Many Applicants believe a “pot of gold” awaits them at the end of their unfair dismissal process. The size of the “pot” is currently limited by legislation and the FWC must use the lesser of either half of the Applicant’s annual salary (prior to termination) or half the high income threshold cap (which currently equates to $69,450). By way of illustration, if an Applicant is on a salary of $100,000 p.a then the maximum compensation they could be awarded for an unfair dismissal is $50,000 as it is the lesser of two amounts (despite the cap of $69,450).
Section 392 of the Fair Work Act details the criteria that the FWC must take into account when determining the amount of compensation that can be ordered. Amongst other things this includes:
- Taking into account the viability of the employer’s enterprise;
- The length of the employee’s previous service;
- The remuneration the person would have been likely to receive had they not been dismissed;
- The employee’s efforts to mitigate their losses;
- Any remuneration earned during the period; and
- Any other matters the FWC considers relevant.
Many Applicants are unaware that there is no ability for the FWC to award any compensation for shock, distress, hurt or humiliation – all very natural feelings when you have been through a life changing event – but they are not compensable.
The practical impact of section 392 of the Fair Work Act is that the amount of compensation that maybe awarded to an employee will be impacted by a number of factors that the FWC must take into account.
In 2015-16 financial year half of all decisions that awarded compensation to an employee were for an amount of compensation of less than $10,000 with only a mere handful going anywhere near the maximum compensation limit.

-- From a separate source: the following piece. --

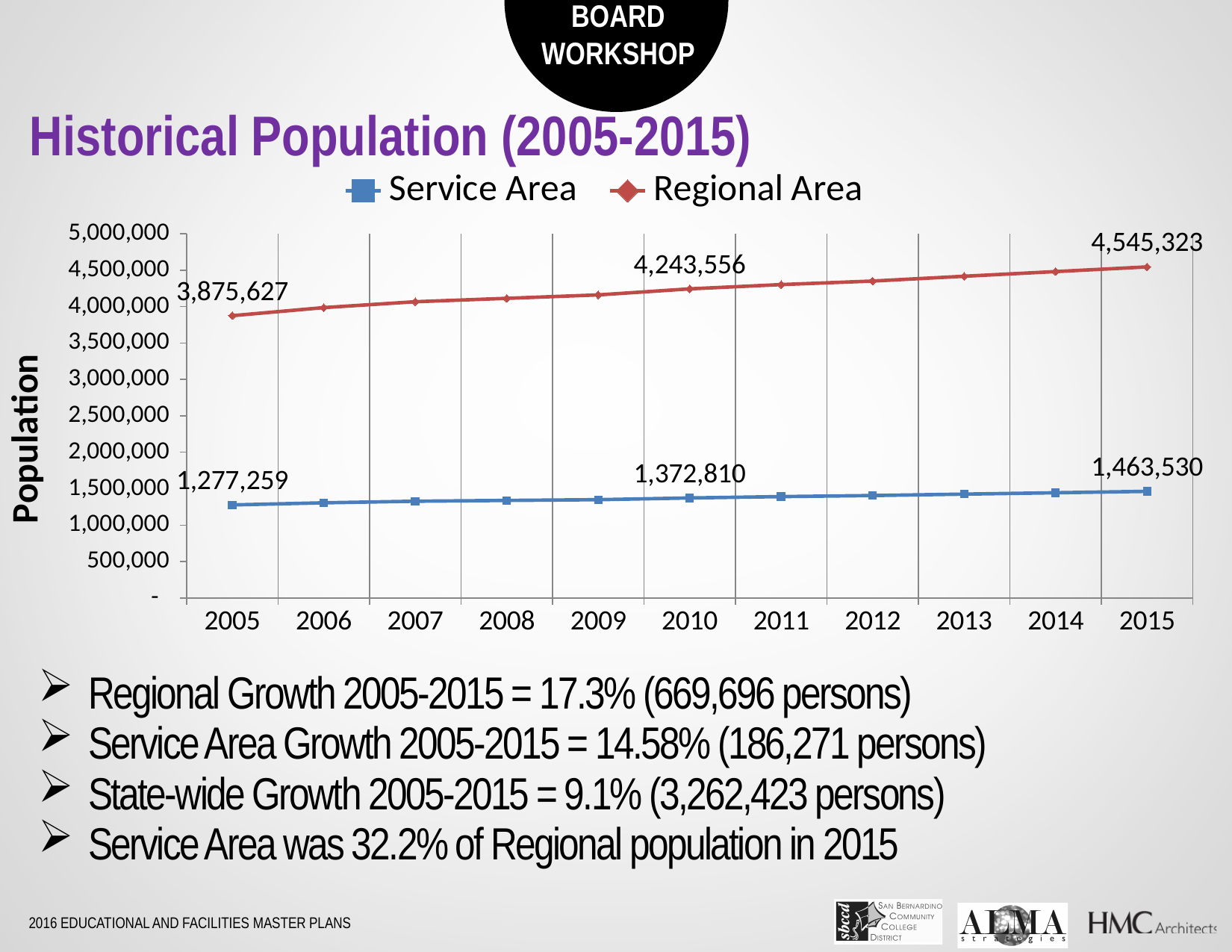
What was the Regional Area population in 2015? 4,545,323 By how much did the Regional Area population increase from 2005 to 2015? 669,696 What is the difference between the Regional Area and Service Area populations in 2010? 2,870,746 Is the Regional Area value for 2012 greater or less than 4,000,000? greater What was the Service Area population in 2015? 1,463,530 Which series has the higher population in 2015, Service Area or Regional Area? Regional Area What was the Service Area population in 2010? 1,372,810 Does the Service Area population rise or fall from 2005 to 2015? rise What was the Regional Area population in 2005? 3,875,627 How many years are plotted along the x axis? 11 How many series does the legend list? 2 What type of chart is shown on the slide? line chart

We recently reported on the case of Jennifer Walker v Salvation Army (NSM) Property Trust t/as The Salvation Army- Salvos Stores http://www.hodgesmith.com.au/2017/02/02/dont-be-too-quick-to-dismiss/ - _ftnref1 . In this unfair dismissal case the employee was awarded the maximum compensation of 6 months of their annual salary which equated to about $22,400. This is pretty rare but it did address the criteria in section 392 and compensated the employee for 11 years continuous service with no previous disciplinary record and a procedurally flawed investigation and disciplinary process.
On the other hand, the case of Mr A v The Respondent [2016] FWC 8631 is a case where the employee had worked for the employer for 1 year and left work under circumstances in which the employer thought he had resigned. Whilst the FWC found that the employee had not resigned and therefore the employer had terminated his employment unfairly, they also considered the appropriateness of the compensation payable to the employee. Senior Deputy President O’Callaghan stated at [65]:
“Had Mr A not been dismissed on 18 July 2016 I think it unlikely that his employment would have continued indefinitely given the concerns expressed by Mr H about his work performance…”

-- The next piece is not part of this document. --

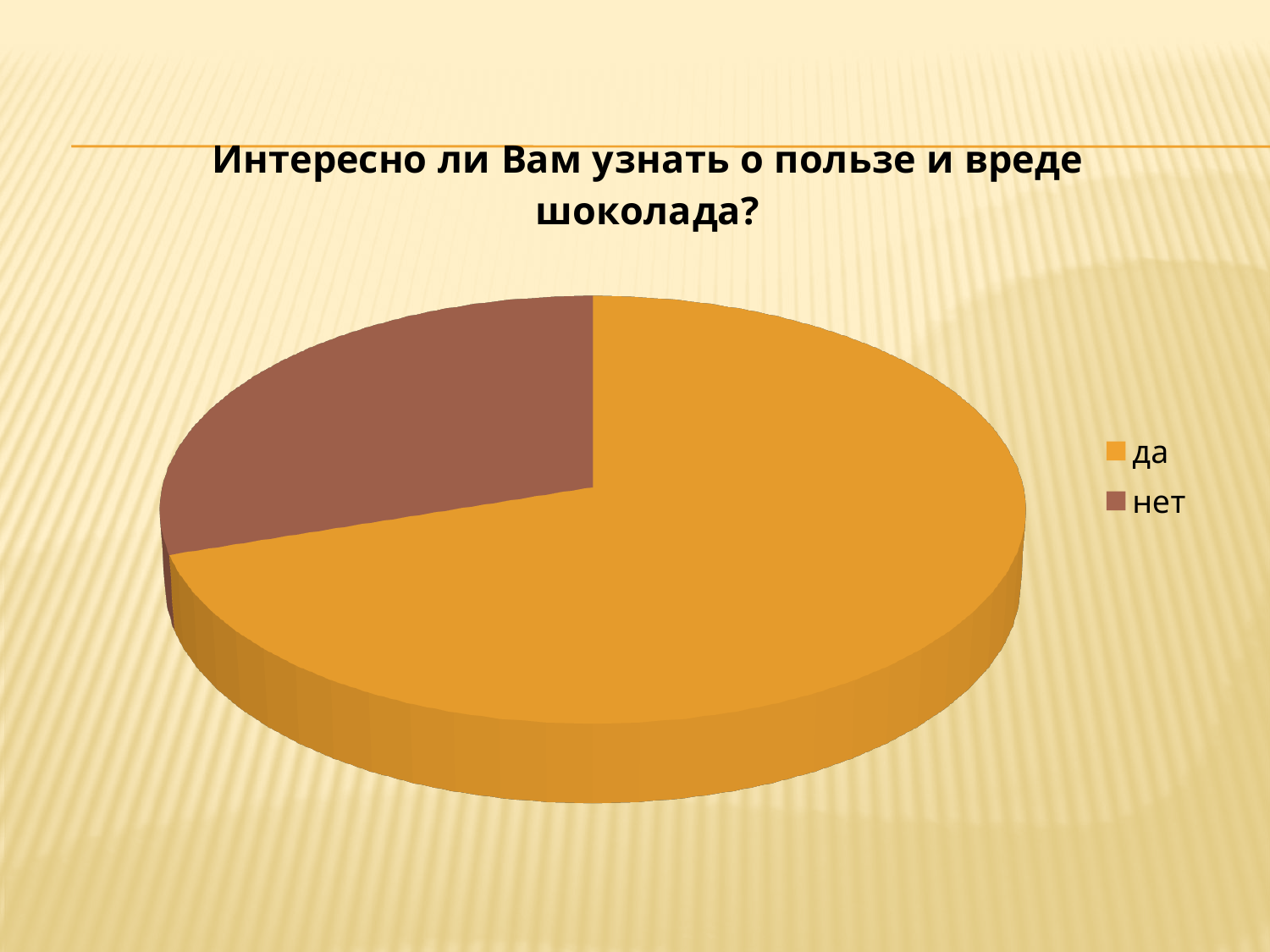
Which category has the largest slice of the pie? да How many slices does the pie chart have? 2 What kind of chart is shown on the slide? pie chart What colour is the slice for "нет"? brown Which slice is larger, "да" or "нет"? да Which category has the smallest slice of the pie? нет How many entries does the legend list? 2 What is the title of the chart? Интересно ли Вам узнать о пользе и вреде шоколада?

And at [66] SDP O’Callaghan went on to conclude that:
“If Mr A had not been dismissed, his absence from 14 July 2016 means that it is likely that he would have only been paid his personal leave entitlements or 2 weeks pay”.
SDP O’Callaghan ultimately awarded Mr A, the applicant with 2 weeks’ wages as compensation.

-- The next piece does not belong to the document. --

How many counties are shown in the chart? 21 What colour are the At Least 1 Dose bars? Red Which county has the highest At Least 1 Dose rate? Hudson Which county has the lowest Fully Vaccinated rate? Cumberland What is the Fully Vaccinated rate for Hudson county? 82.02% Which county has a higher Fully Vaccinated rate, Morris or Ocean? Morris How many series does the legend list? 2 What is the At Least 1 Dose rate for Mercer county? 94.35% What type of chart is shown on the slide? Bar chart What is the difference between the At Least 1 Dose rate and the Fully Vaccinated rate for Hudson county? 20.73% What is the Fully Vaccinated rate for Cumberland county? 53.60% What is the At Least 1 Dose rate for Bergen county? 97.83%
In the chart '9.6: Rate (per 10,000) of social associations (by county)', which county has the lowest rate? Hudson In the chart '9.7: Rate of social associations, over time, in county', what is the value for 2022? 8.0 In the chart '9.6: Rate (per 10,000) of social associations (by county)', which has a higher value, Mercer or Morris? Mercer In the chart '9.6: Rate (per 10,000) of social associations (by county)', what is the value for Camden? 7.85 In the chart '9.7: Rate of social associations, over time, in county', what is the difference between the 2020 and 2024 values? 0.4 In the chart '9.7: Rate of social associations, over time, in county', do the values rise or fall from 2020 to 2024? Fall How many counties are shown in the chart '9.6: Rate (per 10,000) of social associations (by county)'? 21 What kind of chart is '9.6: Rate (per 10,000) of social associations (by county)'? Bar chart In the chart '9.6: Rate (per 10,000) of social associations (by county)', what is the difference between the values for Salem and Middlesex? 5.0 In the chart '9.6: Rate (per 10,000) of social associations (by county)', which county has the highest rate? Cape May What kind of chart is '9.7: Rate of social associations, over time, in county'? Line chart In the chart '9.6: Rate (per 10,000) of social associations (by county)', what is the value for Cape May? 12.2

What these two decisions demonstrate is that where an Applicant has been employed for a short time or was employed as a casual or have ongoing performance issues they can expect a lot less compensation than an employee that has 10+ years of continuous employment with no disciplinary warnings against them and an expectation of years of future employment.
In summary, what can be taken from a review of the FWC statistics is that Applicant’s seeking large amounts of compensation need to be cautious in their expectations – as the statistics show there is no such thing as a Leprechaun’s pot of gold!
The content of this publication is for reference purposes only. It is current at the date of publication. This content does not constitute legal advice and should not be relied upon as such. Legal advice about your specific circumstances should always be obtained before taking any action based on this publication.